三歩

 俺はクローゼットに入り、王都、城にある謁見の間へと侵入した。

 謁見の間ではちょうど、騎士の一人がステイシーに報告をしているところだった。

 ステイシー以下テリーや獣人の側近たちは俺を見ると目を見開いた。


「あなたは……」

「やあ、帰ってきたよ、ステイシー」

「じゃあ、街を襲っているのも」

「そうだよ、俺だ。今日は宣戦布告に来た。いいか、俺は王都を落とす。すべての人間を奴隷にしてやる。数か月前話したよな? あの計画を実行するんだ」


 ステイシーは立ち上がり叫んだ。


「なりません! そんなことは私が許しません」

「お前が許さなくてももう計画は実行に移っている」

「なんだと!」


 テリーが叫んだ。


「お前は獣人だから別にいいだろ。人間がどうなったってよ。とにかく、俺はお前らに復讐に来た。覚悟しろよ」


 バリスタをとりだす。

 騎士たちは王の前にしゃしゃり出てきた。射線に王が入ると困るんだよ。俺はアームで地面をつかみ体を持ち上げると上方から奴らを見下ろした。


「じゃあな馬鹿ども」


 バリスタが矢を発射する、矢は彼らが構えた盾を突き破り、鎧を突き破って貫通する。


「そんな、バカな……」

「なめんなクズ」


 俺は地に足をつけて歩き出す。ステイシーは王の椅子で小さくなっていた。


「ステイシー、どうして俺を裏切った?」

「あなたが……あなたが危険だからです」

「だからって恩人を水に沈めちゃだめだよな?」


 俺はステイシーの頭をつかんだ。

 ステイシーはボロボロと涙をこぼしながら俺を見つめている、いや、目を閉じられないでいる。


 叫び声が聞こえてくる。

 すでに城の近くまで奴隷兵士たちが近づいてきているようだ。


「お前の国が死ぬ姿を見せてやる」


 俺はステイシーをアームでつかむと、窓から外に飛び降り、壁をつかんで城の一番高いところまで彼女を連れて行った。

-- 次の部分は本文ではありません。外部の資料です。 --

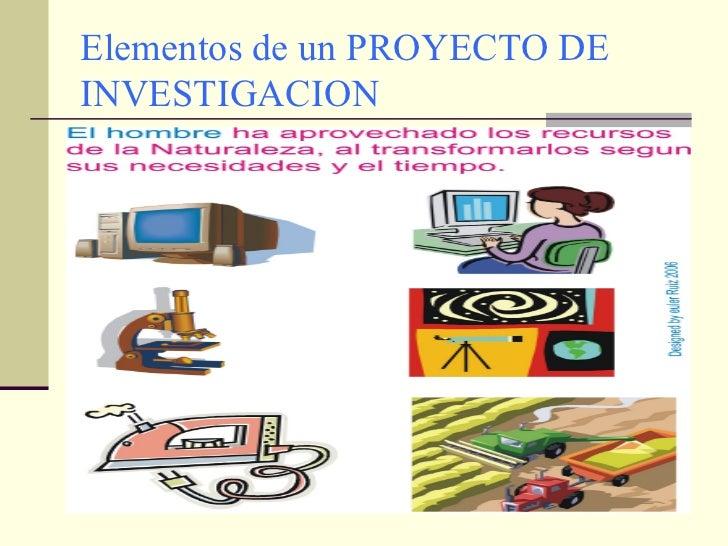 Elementos de un proyecto de investigacion for Elementos de un vivero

「いい眺めだろ! あ! お前の国がつぶれるのは、お前が恩をあだで返したからだ。裏切ったからだ!」


 風が吹く、俺はステイシーを放した。

 彼女は必死でその細い手を伸ばして、俺の服に縋りついた。


「きゃああああああああ!!!!」

「選択しろステイシー! 俺を王と認めるか、王として俺に歯向かうか!」


 ステイシーは俺を見上げて、しばらく歯を食いしばっていたが、最後には肯いた。


「あなたを王として認めます! だから助けて!」


 生(せい)にしがみつく子供だ。

 ただのガキだ。

 こんなのが王だなんて反吐が出る。

 俺は彼女をアームでつかみ上げ、謁見の間へと戻った。